Coucher son âme sur papier
Par Matthieu Max-Gessler
Si écrire la biographie d’une personnalité connue est quelque chose d’habituel dans le monde de l’édition, il en va autrement lorsqu’on écrit sur la vie d’une illustre inconnue. C’est donc un pari risqué qu’a fait l’écrivaine en herbe Andrée Baribeau, originaire de Saint-Marc-des-Carrières, en couchant sur papier son histoire et son âme. Un pari toutefois réussi haut la main.
Eaux Troubles – de l’intérieur sans pudeur nous raconte les péripéties d’Andrée, de son enfance à celle de son fils Billy, en passant par plusieurs déceptions et tragédies amoureuses et son exil sur la Côte-Nord, puis aux Îles-de-la-Madeleine. Un parcours souvent ardu, parsemé d’expériences spirituelles, mais aussi traumatisantes, dont le viol qu’elle a subit enfant.
«Écrire ce livre a été une libération et une guérison pour moi, confie l’auteure. Mais le ménage avait été fait face à ce viol. Je pense plutôt que le pire bout à écrire est celui sur mon ex-conjoint, qui m’a fait vivre beaucoup de violence verbale et physique.»

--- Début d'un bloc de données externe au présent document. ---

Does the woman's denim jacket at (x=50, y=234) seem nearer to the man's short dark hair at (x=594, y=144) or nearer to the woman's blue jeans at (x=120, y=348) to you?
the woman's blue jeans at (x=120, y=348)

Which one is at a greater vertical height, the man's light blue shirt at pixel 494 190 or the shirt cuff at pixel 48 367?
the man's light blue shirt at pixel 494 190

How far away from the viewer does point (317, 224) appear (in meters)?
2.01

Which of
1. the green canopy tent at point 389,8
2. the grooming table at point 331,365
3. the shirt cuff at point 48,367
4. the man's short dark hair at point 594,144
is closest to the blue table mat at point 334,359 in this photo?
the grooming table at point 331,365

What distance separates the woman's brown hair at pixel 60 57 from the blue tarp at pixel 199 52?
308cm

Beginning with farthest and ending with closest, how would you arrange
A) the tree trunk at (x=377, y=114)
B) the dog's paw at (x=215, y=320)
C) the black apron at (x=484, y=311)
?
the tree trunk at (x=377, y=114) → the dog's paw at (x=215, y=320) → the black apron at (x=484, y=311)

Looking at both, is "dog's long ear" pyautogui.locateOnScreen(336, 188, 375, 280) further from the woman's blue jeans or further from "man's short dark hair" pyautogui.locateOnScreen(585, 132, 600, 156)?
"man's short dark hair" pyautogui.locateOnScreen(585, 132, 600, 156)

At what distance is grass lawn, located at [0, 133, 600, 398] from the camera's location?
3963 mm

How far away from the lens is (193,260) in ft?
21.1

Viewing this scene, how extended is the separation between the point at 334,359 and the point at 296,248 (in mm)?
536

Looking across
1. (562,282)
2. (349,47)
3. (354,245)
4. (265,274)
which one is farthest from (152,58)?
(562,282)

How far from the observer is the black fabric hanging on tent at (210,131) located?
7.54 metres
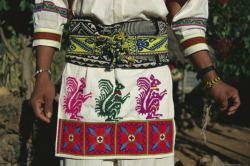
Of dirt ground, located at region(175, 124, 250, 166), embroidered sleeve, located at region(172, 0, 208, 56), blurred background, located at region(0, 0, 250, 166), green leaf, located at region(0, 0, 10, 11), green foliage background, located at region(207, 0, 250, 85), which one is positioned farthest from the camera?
dirt ground, located at region(175, 124, 250, 166)

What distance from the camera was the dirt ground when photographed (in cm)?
473

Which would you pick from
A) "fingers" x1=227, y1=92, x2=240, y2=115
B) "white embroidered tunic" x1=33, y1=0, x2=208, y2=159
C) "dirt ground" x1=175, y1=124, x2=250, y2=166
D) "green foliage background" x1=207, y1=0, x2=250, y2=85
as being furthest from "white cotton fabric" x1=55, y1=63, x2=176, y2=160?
"green foliage background" x1=207, y1=0, x2=250, y2=85

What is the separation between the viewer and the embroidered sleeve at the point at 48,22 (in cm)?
161

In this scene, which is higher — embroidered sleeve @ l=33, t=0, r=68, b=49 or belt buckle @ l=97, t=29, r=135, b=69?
embroidered sleeve @ l=33, t=0, r=68, b=49

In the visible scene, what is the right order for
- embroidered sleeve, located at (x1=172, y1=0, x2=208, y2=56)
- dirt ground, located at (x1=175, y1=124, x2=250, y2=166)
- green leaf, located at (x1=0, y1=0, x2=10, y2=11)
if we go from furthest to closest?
dirt ground, located at (x1=175, y1=124, x2=250, y2=166)
green leaf, located at (x1=0, y1=0, x2=10, y2=11)
embroidered sleeve, located at (x1=172, y1=0, x2=208, y2=56)

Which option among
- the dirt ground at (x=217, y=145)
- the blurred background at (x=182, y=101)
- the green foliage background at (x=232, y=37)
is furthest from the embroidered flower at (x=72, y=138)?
the green foliage background at (x=232, y=37)

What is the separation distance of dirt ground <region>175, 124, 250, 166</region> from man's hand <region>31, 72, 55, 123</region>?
11.0 feet

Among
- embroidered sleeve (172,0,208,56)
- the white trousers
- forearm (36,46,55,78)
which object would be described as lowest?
the white trousers

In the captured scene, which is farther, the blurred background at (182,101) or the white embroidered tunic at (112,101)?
the blurred background at (182,101)

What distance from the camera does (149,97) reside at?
5.18 ft

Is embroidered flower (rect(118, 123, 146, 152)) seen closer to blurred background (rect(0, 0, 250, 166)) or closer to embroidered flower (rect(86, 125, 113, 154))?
embroidered flower (rect(86, 125, 113, 154))

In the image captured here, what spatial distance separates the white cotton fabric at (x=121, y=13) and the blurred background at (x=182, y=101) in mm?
1994

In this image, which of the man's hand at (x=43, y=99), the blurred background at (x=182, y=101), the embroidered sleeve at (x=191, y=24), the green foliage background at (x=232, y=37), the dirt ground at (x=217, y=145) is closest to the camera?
the man's hand at (x=43, y=99)

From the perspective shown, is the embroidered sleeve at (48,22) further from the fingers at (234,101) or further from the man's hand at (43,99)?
the fingers at (234,101)
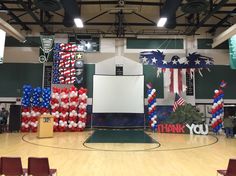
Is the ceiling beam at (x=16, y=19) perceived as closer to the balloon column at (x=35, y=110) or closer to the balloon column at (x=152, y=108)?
the balloon column at (x=35, y=110)

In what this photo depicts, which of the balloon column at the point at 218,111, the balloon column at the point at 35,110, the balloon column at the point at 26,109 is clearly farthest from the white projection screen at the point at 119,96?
the balloon column at the point at 218,111

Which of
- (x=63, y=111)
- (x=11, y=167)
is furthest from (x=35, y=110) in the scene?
(x=11, y=167)

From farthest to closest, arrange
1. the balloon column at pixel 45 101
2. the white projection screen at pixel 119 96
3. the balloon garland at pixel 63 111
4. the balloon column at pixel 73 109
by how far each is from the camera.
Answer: the white projection screen at pixel 119 96, the balloon column at pixel 73 109, the balloon garland at pixel 63 111, the balloon column at pixel 45 101

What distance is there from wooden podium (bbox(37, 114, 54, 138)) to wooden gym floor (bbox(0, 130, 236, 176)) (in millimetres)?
1379

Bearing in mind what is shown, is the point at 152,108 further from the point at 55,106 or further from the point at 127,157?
the point at 127,157

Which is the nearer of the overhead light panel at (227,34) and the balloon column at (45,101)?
the overhead light panel at (227,34)

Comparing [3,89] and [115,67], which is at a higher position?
[115,67]

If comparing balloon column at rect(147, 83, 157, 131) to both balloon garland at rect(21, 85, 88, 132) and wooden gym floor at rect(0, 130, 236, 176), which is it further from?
wooden gym floor at rect(0, 130, 236, 176)

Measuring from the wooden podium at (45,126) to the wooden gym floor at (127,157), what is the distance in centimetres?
138

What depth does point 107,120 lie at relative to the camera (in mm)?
14617

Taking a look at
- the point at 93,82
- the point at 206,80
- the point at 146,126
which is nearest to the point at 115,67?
the point at 93,82

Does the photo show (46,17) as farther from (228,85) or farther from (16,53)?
(228,85)

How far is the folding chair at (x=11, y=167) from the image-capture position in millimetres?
4035

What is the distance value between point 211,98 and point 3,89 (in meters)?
12.1
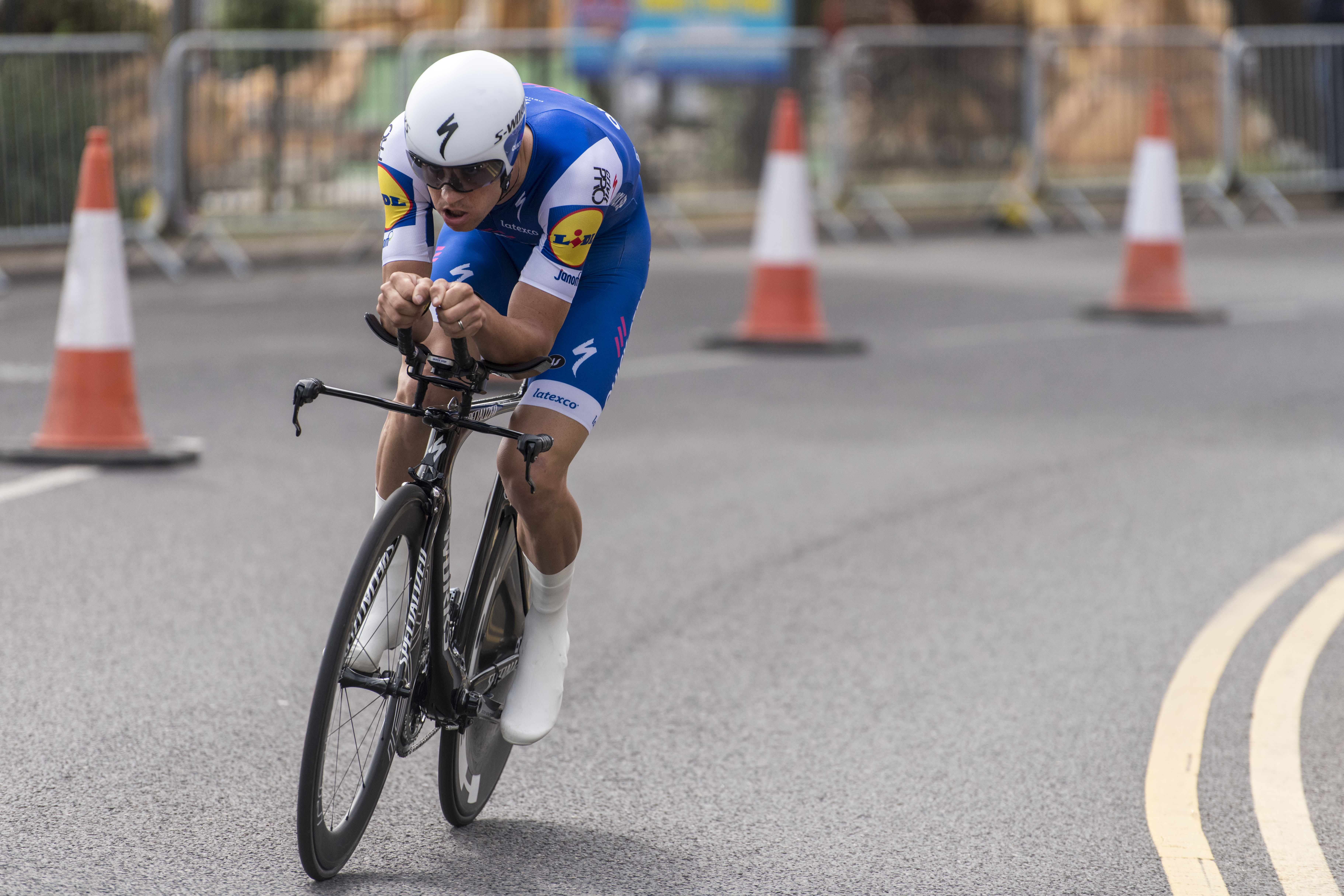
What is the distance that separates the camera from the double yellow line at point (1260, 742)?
3947 mm

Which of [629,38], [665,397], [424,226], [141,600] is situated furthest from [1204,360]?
[629,38]

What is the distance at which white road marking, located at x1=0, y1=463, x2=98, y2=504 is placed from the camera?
7012mm

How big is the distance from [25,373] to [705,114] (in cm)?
1121

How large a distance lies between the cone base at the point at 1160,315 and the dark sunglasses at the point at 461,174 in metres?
9.87

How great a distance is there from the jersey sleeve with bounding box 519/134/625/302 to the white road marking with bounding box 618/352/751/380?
624 cm

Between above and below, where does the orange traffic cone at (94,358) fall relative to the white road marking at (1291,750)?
above

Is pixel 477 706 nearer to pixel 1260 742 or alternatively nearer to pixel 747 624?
pixel 747 624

Au-delà de sa vie racontée en courtes scènes, Andrée Baribeau présente sa vision et ses souvenirs de plusieurs pans de l’histoire de la société québécoise. L’auteure permet au lecteur de découvrir – ou de se rappeler, selon l’âge – les mœurs d’un Québec pas si lointain. Le combat d’Andrée contre le machisme de ses collègues, alors qu’elle devient la première chauffeuse de taxi de Gagnon, défunte ville minière de la Côte-Nord, a de quoi faire réfléchir même les moins féministes d’entre nous.
Un sens inné des descriptions
En plus des portraits sociaux, Eaux Troubles s’avère extrêmement riche en images. Andrée Baribeau dépeint avec naturel et brio les paysages dans lesquels elle a évolué, permettant au lecteur de voir avec ses propres yeux, sans pour autant le perdre dans les détails.

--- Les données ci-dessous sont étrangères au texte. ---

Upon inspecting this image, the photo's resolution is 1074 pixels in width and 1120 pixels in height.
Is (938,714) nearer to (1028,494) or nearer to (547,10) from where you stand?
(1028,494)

«J’écris au présent, même si c’est plus difficile pour un écrivain, ça fait en sorte que je livre mon ressenti dans mes descriptions. J’aime observer, mais je ne m’attarde pas sur les détails, plutôt sur l’ensemble. Quand j’écris quelque chose, je le revis et les images viennent toutes seules», explique-t-elle.
Meilleur qu’une téléréalité
On ne peut s’empêcher de se sentir un peu voyeur en tournant les pages d’Eaux Troubles, comme si l’on épiait nos voisins à leur insu. Un sentiment vite dissipé une fois plongé dans la lecture, bien plus palpitante que la plus populaire des émissions de téléréalité. Pourtant, Andrée est loin de se sentir comme une exhibitionniste.

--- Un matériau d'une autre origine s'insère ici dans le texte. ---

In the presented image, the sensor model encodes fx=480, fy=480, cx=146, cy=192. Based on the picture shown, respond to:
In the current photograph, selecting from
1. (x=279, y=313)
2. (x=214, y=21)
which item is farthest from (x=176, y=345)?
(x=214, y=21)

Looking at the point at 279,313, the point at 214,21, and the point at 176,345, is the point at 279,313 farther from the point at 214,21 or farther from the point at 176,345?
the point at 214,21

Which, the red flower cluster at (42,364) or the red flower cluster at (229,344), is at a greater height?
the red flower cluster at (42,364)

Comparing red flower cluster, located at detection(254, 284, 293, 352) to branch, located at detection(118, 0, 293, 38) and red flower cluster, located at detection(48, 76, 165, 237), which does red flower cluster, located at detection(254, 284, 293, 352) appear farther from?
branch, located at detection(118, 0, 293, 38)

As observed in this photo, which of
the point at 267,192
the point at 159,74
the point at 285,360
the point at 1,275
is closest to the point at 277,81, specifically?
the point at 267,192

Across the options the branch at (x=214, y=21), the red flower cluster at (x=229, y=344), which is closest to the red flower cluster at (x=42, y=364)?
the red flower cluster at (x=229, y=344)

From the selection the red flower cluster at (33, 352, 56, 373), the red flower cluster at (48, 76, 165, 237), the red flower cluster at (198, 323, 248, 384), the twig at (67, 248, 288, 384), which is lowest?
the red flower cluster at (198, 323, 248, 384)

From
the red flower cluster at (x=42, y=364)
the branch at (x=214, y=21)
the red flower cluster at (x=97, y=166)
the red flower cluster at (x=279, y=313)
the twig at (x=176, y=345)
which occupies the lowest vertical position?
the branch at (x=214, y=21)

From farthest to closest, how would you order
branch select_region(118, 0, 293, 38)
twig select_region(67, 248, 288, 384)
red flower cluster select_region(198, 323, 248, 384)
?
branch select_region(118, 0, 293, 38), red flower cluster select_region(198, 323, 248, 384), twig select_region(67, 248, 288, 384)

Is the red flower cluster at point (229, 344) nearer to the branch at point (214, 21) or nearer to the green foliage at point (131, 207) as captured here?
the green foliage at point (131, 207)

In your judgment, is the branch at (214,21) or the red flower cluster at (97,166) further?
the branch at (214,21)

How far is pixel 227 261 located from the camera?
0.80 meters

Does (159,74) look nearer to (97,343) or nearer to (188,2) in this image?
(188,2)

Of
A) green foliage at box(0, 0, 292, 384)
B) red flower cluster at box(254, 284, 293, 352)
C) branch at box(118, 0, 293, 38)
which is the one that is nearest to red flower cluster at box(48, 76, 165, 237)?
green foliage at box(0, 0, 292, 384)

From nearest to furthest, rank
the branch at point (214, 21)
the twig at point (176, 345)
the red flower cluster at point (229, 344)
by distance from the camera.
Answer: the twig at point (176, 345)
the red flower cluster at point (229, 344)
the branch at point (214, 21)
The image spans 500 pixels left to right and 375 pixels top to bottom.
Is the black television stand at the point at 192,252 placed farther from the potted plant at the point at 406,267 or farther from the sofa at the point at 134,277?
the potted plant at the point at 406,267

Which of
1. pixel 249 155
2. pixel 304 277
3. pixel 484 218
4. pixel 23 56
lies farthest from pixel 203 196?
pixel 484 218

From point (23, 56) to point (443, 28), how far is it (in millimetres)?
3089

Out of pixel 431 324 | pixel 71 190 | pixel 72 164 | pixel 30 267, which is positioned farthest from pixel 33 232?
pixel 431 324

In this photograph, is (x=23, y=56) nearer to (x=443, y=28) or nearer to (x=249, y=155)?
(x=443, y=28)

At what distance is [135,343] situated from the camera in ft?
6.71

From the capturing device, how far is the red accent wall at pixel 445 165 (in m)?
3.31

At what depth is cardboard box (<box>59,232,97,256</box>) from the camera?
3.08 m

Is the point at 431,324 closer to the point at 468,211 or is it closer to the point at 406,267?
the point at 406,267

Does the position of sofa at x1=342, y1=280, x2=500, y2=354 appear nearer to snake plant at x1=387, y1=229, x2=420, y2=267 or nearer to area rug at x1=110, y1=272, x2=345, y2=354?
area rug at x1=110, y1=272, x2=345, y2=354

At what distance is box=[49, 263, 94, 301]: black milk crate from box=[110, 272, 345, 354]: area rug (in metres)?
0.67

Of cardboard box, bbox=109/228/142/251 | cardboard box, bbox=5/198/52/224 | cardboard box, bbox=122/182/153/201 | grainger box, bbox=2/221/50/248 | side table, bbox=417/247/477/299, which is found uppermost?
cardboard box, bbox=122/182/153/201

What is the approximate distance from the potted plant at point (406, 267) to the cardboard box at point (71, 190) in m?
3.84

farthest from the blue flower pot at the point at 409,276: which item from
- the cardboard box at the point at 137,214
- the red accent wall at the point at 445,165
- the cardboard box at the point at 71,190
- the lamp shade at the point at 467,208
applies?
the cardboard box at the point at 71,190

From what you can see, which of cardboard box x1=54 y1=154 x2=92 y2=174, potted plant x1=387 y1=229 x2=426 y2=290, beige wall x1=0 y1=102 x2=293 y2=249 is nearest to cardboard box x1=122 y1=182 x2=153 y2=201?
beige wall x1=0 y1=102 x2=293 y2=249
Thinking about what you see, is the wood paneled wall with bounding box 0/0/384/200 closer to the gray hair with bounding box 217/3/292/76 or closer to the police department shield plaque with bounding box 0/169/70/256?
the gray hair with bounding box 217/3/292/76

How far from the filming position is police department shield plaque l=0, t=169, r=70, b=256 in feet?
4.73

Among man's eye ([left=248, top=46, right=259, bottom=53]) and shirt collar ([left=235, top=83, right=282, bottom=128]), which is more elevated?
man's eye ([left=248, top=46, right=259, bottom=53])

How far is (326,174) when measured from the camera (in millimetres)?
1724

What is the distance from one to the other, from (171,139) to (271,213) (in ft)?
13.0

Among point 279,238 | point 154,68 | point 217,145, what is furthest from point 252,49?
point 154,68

«Je ne suis pas attachée à cette histoire-là, je n’ai pas peur du regard de l’autre et je n’ai pas écrit pour chercher l’attention. Au contraire, je voulais me détacher de tous ces personnages-là que j’ai été», affirme-t-elle sereinement.
Après la réalité, la fiction
Alors que son premier ouvrage sera réédité sous peu, Andrée Baribeau travaille déjà depuis quelques mois sur un nouveau roman.
«Certains vont considérer ça comme de la fiction, mais ça n’en est pas vraiment. C’est sûr qu’il y a un peu de moi dans cette histoire-là, qui tourne autour d’un personnage très particulier qui n’a pas le don de la parole», se contente-t-elle de révéler.
Publié aux Éditions de L’Apothéose, Eaux Troubles est disponible dans la plupart des librairies, mais les intéressés devront probablement le commander pour pouvoir mettre la main dessus, du moins, en attendant sa réédition qui ne devrait pas tarder. Un livre passionnant du début à la fin et qui, espérons-le, sera suivi par plusieurs autres, tout aussi savoureux!